June 1, 2013
The night of June 1st…
As the first day of June 2013 draws to a close, its causing me to take in long slow breaths and tell myself its all going to be ok – because HE is trustworthy, faithful & good. June 2013 is here. And its coming, whether I like it or not, with a whole lot of change.
Some small. Some big. And some life-as-we-know-it altering.
Even those small changes can somehow still manage to seem quite big to my heart. Like my firstborn daughter entering the double digits. She’s never been here before, and I’ve never been a mom to a double digit child. The years are passing so quickly. She’s into brands now. And perfume. And giggles about boys. Yet her heart is so engaged toward the Lord. Mom to a tween is amazing, but so humbling. I hope I can help her chart the tumultuous waters of the growing up years upon us. His grace becomes even more sweet.

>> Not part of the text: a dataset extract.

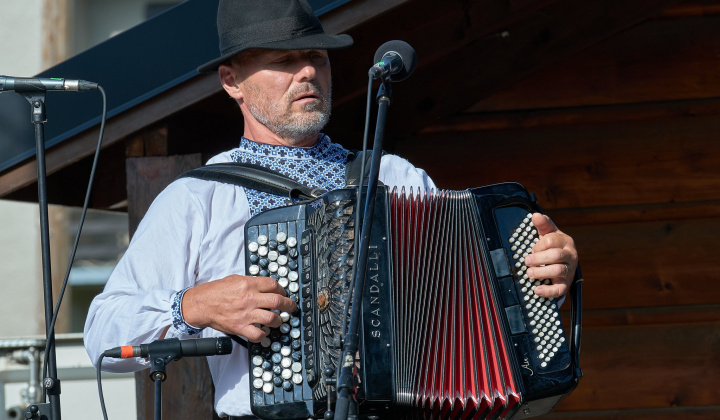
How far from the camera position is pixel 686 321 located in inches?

Small changes. Like turning 36. Aging alongside my firstborn. Like being married for 12 years. I can fit the best years of my life into a perfect dozen. He has been so good to us. And I find myself reflecting on how this life is fleeting and I long to give it all I’ve got, alongside my husband & daughters, to spend our lives – poured out – for his glory.
And then there’s big changes – like saying goodbye to our familiar life. The life we’ve known in New Jersey since our youngest was 3. Its been 4 1/2 years since we headed east in that big yellow moving truck. Then, we parted from those we loved deeply and moved to where we knew only one family. I remember finding myself with tears rolling down my cheeks as I drove east following that big yellow truck, while I listened to our daughter’s CD of a child’s version retelling of the story of Abraham & Lot leaving their homeland and all they knew and having no idea where they were going…but just stepping out in faith.
The one family we knew then has multiplied into a whole lot more. People we care deeply about. People who have become our family – Grandparents, Aunts & Uncles, Cousins – to our girls.
It is so very hard to go. 3000 miles west is life-as-we-know-it altering. My heart is well aware of how quickly the next 30 days are going to pass.
Many months are filled with ‘stuff’ and then but a flip of my calendar. But not this one.
June 2013 will be remembered…
Above all, I know with the deep confidence that is ours as his children, that I will look back and remember the beauty of his faithfulness. For he is always holding. Forever holding…
*The family in the summer of ’09. At Love Park, Philadelphia.